- _Exercise objective_:
Turn the records below into a two-column CSV with the headers "input" and "output", one row per record, putting its text and its answer each in a single quoted field with line breaks replaced by spaces. Leave the pictures out.

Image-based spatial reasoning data
* * * * *
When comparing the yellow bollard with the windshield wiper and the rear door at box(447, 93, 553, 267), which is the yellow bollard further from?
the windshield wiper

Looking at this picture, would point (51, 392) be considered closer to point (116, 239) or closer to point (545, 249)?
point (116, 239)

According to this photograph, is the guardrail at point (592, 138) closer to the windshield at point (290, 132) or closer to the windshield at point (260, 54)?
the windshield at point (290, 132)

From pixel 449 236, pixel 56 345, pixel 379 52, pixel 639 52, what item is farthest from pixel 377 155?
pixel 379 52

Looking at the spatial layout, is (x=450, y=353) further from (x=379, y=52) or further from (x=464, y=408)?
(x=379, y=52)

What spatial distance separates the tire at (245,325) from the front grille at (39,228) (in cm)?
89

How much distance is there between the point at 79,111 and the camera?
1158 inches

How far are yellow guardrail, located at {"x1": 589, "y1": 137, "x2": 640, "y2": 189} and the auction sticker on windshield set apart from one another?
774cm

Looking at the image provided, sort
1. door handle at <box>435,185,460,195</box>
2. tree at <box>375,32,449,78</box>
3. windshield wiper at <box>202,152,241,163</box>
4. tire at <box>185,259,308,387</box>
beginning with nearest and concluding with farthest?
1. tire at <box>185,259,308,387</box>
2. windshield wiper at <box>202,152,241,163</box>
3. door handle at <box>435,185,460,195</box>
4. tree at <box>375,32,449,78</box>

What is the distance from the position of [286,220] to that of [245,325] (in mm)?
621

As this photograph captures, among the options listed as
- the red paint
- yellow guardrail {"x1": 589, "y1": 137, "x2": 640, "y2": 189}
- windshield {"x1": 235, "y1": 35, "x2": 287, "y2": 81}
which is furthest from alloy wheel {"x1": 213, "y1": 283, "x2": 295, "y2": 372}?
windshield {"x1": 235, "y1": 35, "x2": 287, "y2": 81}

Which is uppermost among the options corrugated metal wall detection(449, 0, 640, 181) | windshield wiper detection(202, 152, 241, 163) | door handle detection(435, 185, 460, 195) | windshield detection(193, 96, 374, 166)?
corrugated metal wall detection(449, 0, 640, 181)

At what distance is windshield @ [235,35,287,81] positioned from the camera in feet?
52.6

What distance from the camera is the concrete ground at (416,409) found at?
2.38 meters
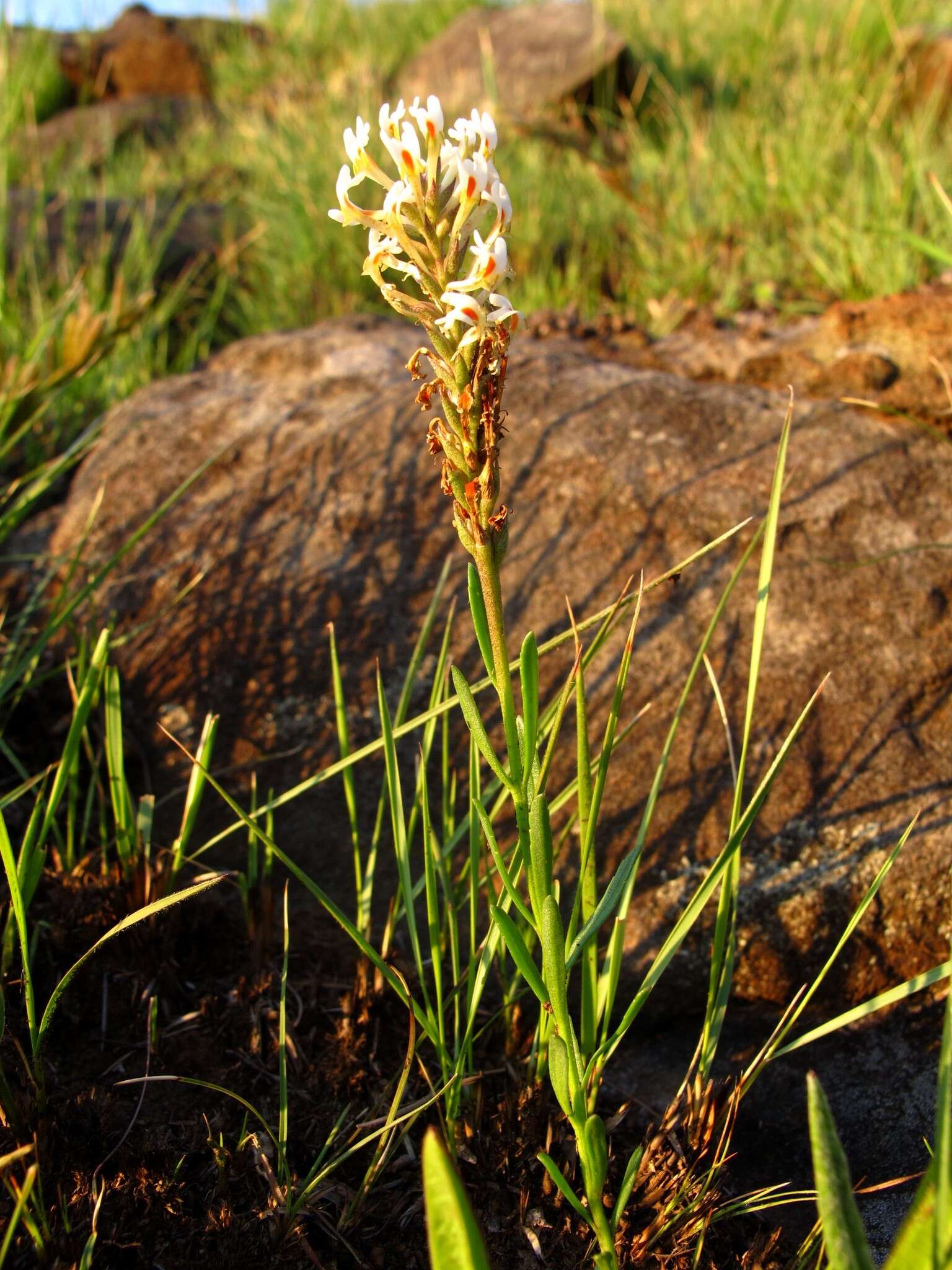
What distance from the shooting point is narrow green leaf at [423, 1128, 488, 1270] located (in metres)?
0.76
* * * * *
- _Written answer_:
input,output
"When comparing the yellow bollard with the windshield wiper and the rear door at box(447, 93, 553, 267), which is the yellow bollard further from?","the windshield wiper"
"Looking at this picture, would point (51, 392) be considered closer to point (116, 239) or closer to point (545, 249)?","point (116, 239)"
"According to this photograph, is the guardrail at point (592, 138) closer to the windshield at point (290, 132) or closer to the windshield at point (260, 54)?","the windshield at point (290, 132)"
"From pixel 449 236, pixel 56 345, pixel 379 52, pixel 639 52, what item is farthest from pixel 377 155?","pixel 379 52"
"Looking at the spatial layout, is (x=450, y=353) further from (x=379, y=52) or further from (x=464, y=408)?","(x=379, y=52)"
"What spatial distance separates the tire at (245,325) from the front grille at (39,228) (in cm)?","89"
"How much distance is there between the point at 79,111 and the camera?","1158 inches"
"How far are yellow guardrail, located at {""x1"": 589, ""y1"": 137, ""x2"": 640, ""y2"": 189} and the auction sticker on windshield set apart from one another?","774cm"
"Looking at the image provided, sort 1. door handle at <box>435,185,460,195</box> 2. tree at <box>375,32,449,78</box> 3. windshield wiper at <box>202,152,241,163</box> 4. tire at <box>185,259,308,387</box> beginning with nearest and concluding with farthest?","1. tire at <box>185,259,308,387</box> 2. windshield wiper at <box>202,152,241,163</box> 3. door handle at <box>435,185,460,195</box> 4. tree at <box>375,32,449,78</box>"
"What is the distance from the position of [286,220] to that of [245,325] (in mm)?","621"
"As this photograph captures, among the options listed as - the red paint - yellow guardrail {""x1"": 589, ""y1"": 137, ""x2"": 640, ""y2"": 189} - windshield {""x1"": 235, ""y1"": 35, ""x2"": 287, ""y2"": 81} which is furthest from alloy wheel {""x1"": 213, ""y1"": 283, ""x2"": 295, ""y2"": 372}?","windshield {""x1"": 235, ""y1"": 35, ""x2"": 287, ""y2"": 81}"
"Which is uppermost among the options corrugated metal wall detection(449, 0, 640, 181) | windshield wiper detection(202, 152, 241, 163) | door handle detection(435, 185, 460, 195) | windshield detection(193, 96, 374, 166)?","corrugated metal wall detection(449, 0, 640, 181)"
"At what distance is windshield @ [235,35,287,81] positioned from the camera in feet?","52.6"
"What distance from the camera is the concrete ground at (416,409) found at?","2.38 meters"
"What distance from the shooting point is narrow green leaf at [423, 1128, 488, 1270] located (in metres)?","0.76"